Mentioning the story of Alan Turing, an early 20th century gay British mathematician who was punished with chemical castration because of his sexual orientation, Sacks said: "That's the kind of world to which we should never return."

"But our compassion for those who choose to live differently should not prohibit us from being advocates," said Sacks, referring to traditional marriage as "the best means for which we have discovered for nurturing future generations."

During his address, Francis also urged the conference participants not to think of complementarity as a "simplistic idea that all the roles and relations of the two sexes are fixed in a single, static pattern."

"Complementarity will take many forms as each man and woman brings his or her distinctive contributions to their marriage and to the formation of their children -- his or her personal richness, personal charisma," said the pontiff.

"Complementarity becomes a great wealth," he continued. "It is not just a good thing but it is also beautiful."

Also speaking at the conference Monday morning was Mercy Sr. M. Prudence Allen, an American who was recently appointed as a member of the Vatican's International Theological Commission.

In her remarks, Allen warned against gender and sex ideology, which she said were founded on "deceptive methods."

Those ideologies, she said, "distort the true equal dignity and difference of women and men."

"Like a cancerous cell these ideologies grow, often obliterating the true meaning of marriage," Allen said.

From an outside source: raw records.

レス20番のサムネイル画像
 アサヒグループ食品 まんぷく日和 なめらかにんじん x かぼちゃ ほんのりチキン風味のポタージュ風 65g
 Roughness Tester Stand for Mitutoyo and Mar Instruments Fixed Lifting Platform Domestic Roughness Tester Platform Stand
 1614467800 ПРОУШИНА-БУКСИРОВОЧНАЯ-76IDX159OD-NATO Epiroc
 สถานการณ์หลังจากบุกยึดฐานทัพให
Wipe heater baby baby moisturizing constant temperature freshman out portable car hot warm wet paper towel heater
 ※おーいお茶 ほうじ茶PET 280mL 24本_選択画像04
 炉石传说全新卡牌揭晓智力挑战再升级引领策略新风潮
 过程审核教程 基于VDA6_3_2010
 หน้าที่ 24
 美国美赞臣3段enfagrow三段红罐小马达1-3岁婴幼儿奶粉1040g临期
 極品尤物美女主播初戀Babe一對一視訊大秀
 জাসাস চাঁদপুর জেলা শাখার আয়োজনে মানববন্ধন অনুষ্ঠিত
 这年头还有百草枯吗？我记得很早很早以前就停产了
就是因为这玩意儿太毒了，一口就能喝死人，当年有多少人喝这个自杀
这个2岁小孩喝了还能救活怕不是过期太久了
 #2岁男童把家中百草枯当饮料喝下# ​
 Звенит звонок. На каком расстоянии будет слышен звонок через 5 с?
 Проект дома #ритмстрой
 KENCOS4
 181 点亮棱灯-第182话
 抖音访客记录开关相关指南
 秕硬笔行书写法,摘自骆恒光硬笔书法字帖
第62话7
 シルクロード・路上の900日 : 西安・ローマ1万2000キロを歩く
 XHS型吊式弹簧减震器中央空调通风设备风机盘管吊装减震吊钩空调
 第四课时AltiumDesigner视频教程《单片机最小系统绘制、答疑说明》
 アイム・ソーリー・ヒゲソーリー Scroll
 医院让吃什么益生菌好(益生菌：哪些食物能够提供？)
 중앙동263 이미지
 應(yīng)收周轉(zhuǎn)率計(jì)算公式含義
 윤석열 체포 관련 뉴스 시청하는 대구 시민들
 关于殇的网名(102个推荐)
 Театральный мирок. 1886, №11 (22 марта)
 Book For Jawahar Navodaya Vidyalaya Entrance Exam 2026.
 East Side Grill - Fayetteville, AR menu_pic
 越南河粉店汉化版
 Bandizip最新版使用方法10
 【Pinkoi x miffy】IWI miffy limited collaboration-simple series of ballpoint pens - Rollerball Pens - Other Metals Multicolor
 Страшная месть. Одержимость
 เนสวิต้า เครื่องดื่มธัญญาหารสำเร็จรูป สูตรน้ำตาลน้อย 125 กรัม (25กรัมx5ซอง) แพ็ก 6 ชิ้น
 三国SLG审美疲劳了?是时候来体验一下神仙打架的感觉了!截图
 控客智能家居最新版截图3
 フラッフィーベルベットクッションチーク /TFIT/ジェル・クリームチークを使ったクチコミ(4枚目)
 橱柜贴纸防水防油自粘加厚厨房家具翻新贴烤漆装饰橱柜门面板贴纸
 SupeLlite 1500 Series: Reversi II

The other Vatican offices sponsoring the complementarity conference are Pontifical Council for the Family, the Pontifical Council for Inter-religious Dialogue, and the Pontifical Council for the Promotion of Christian Unity.

Other speakers in coming days include: Rev. Dr. Rick Warren, the popular American evangelical pastor; Rev. Dr. Russell Moore, president of the Southern Baptist Ethics and Religious Liberty Commission; and Chaput, the Philadelphia archbishop.

The presentations are being accompanied by a number of films specially made for the event on a number of subjects, including: "The Destiny of Humanity: On the Meaning of Marriage," "A Hidden Sweetness: The Power of Marriage Against Hardship," and "Challenge and Hope for a New Generation."